WASHINGTON — The Obama administration urged officers of the struggling solar company Solyndra to postpone announcing planned layoffs until after the November 2010 midterm elections, newly released emails show.
Solyndra, the now-shuttered California company, had been a poster child for President Barack Obama's initiative to invest in clean energies and received the administration's first energy loan of $535 million. But a year ago, in October 2010, the solar panel manufacturer was quickly running out of money and had warned the Energy Department it would need emergency cash to avoid having to shut down.
The new emails about the layoff announcement were released Tuesday as part of a House Energy and Commerce Committee memo, provided in advance of Energy Secretary Steven Chu's scheduled testimony before the investigative committee Thursday.
Solyndra's chief executive warned the Energy Department on Oct. 25, 2010, that he intended to announce worker layoffs Oct. 28. He said he was spurred by numerous calls from reporters and potential investors about rumors the firm was in financial trouble and was planning to lay off workers and close one of its two plants.
But in an Oct. 30, 2010, email, advisers to Solyndra's primary investor, Argonaut Equity, explain that the Energy Department had strongly urged the company to put off the layoff announcement until Nov. 3. The midterm elections were held Nov. 2 and led to Republicans taking control of the House of Representatives.
"DOE continues to be cooperative and have indicated that they will fund the November draw on our loan (app. $40 million) but have not committed to December yet," a Solyndra investor adviser wrote Oct. 30. "They did push very hard for us to hold our announcement of the consolidation to employees and vendors to Nov. 3rd — oddly they didn't give a reason for that date."
Solyndra has become a rallying cry for Republicans who argue that Obama used his clean energy initiative to steer valuable loans to benefit his friends and donors. Argonaut is a private equity firm of George Kaiser, who advised his investor deputies on how to approach the White House to help Solyndra with its financial problems.
Earlier in October, Solyndra executives and investors had warned the agency that they needed emergency financing to keep the company operating after December and were working with the agency to restructure and ease the terms of its half-billion-dollar federal loan.
On Oct. 25, 2010, Solyndra chief executive Brian Harrison emailed the Energy Department's loan staff to explain that Solyndra "has received some press inquiries about rumors of problems (one of them with quite accurate information) and we have received in-bound calls from potential investors.

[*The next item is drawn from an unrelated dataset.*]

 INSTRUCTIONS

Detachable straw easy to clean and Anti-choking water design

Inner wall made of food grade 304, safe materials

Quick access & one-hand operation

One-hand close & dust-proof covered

Both of these data points indicate the story is starting to leak outside Solyndra."
Harrison went on to state that he would "like to go forward with the internal communication (to employees regarding layoffs) on Thursday, October 28."
Harrison's email was forwarded to program director, Jonathan Silver, who then alerted White House climate change czar Carol Browner and Vice President Joe Biden's point person on stimulus, Ron Klain. Browner asked for more information about the announcement, and Chu's chief of staff explained he had left a voicemail message on her cellphone.
On Nov. 3, 2010, Solyndra announced it would lay off 40 workers and 150 contractors and shut down its Fab 1 factory. The department agreed to continue giving Solyndra installments of its federal loan despite the company's failure to meet key terms of the loan, and in February restructured its loan to give investors a chance to recover $75 million in new money they put into the company before taxpayers would be repaid.
Silver resigned from the agency last month.